ARBEITSMATERIAL.
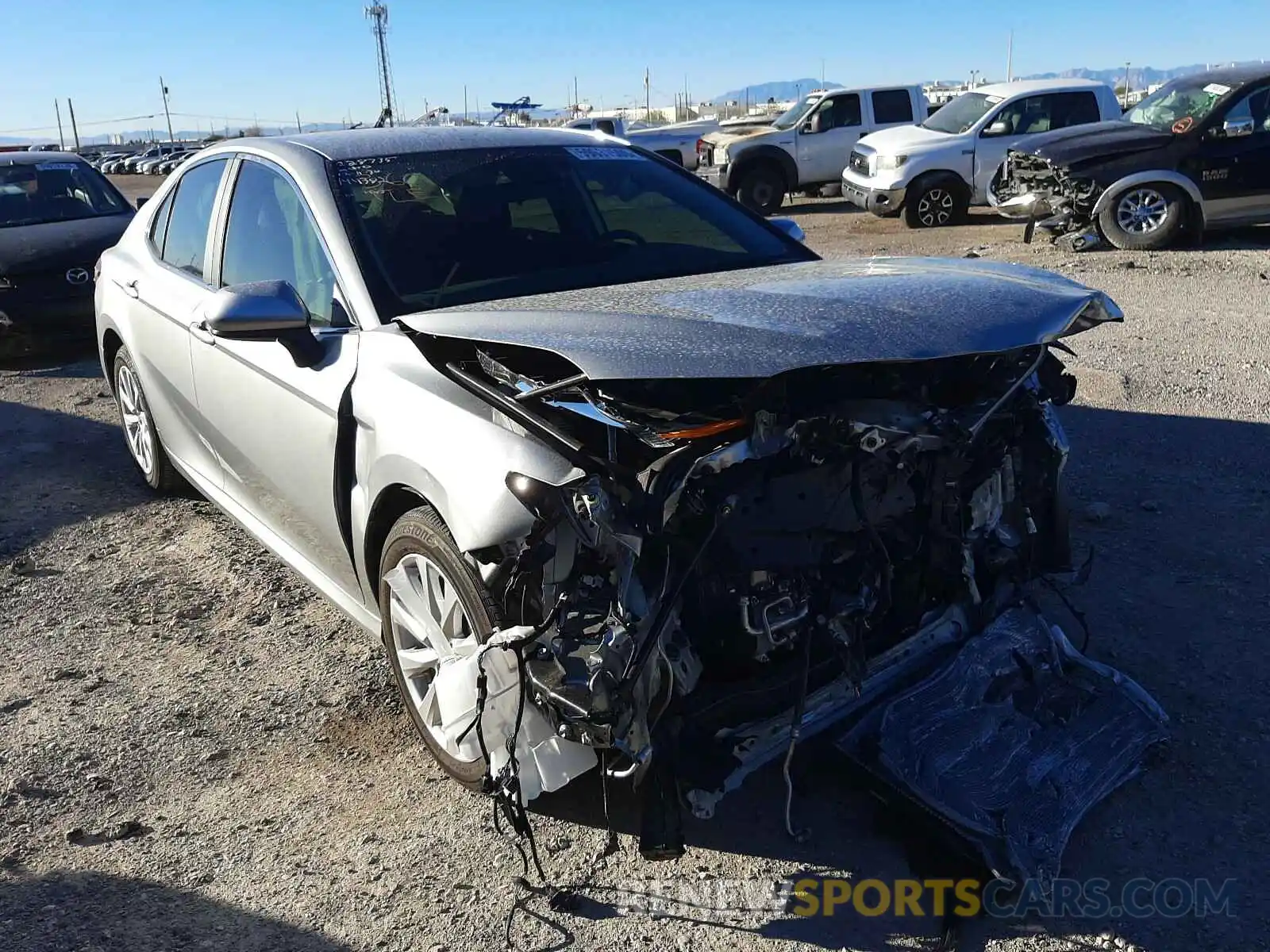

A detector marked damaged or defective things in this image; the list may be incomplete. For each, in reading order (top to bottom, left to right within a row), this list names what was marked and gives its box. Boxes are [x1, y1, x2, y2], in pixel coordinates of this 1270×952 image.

crumpled hood [0, 214, 133, 278]
crumpled hood [853, 125, 960, 156]
damaged front end of car [985, 152, 1107, 251]
crumpled hood [1010, 121, 1178, 168]
crumpled hood [396, 261, 1122, 383]
wrecked silver sedan [96, 129, 1168, 893]
damaged front end of car [391, 289, 1163, 889]
detached bumper cover [838, 606, 1163, 893]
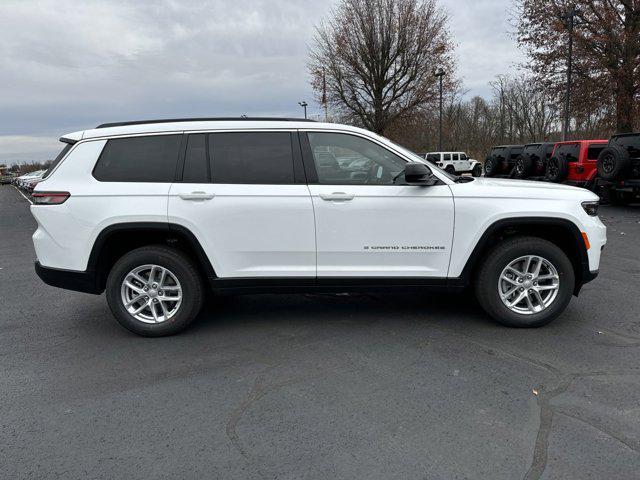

ARBEITSAUFTRAG. Wandle sämtliche Zeilen oben in eine nummerierte Liste um und lass Leerzeilen dabei weg. Nimm die Bilder nicht in deine Lösung auf.

GELÖSTE AUFGABE.
1. A detector marked damaged or defective things in this image; the list may be incomplete. For each, in reading order (top to bottom, left to right within a row), this list names what was marked and gives its box. Boxes are [x1, y1, x2, y2], in pixel coordinates of this 1270×952 image.
2. crumpled hood [0, 214, 133, 278]
3. crumpled hood [853, 125, 960, 156]
4. damaged front end of car [985, 152, 1107, 251]
5. crumpled hood [1010, 121, 1178, 168]
6. crumpled hood [396, 261, 1122, 383]
7. wrecked silver sedan [96, 129, 1168, 893]
8. damaged front end of car [391, 289, 1163, 889]
9. detached bumper cover [838, 606, 1163, 893]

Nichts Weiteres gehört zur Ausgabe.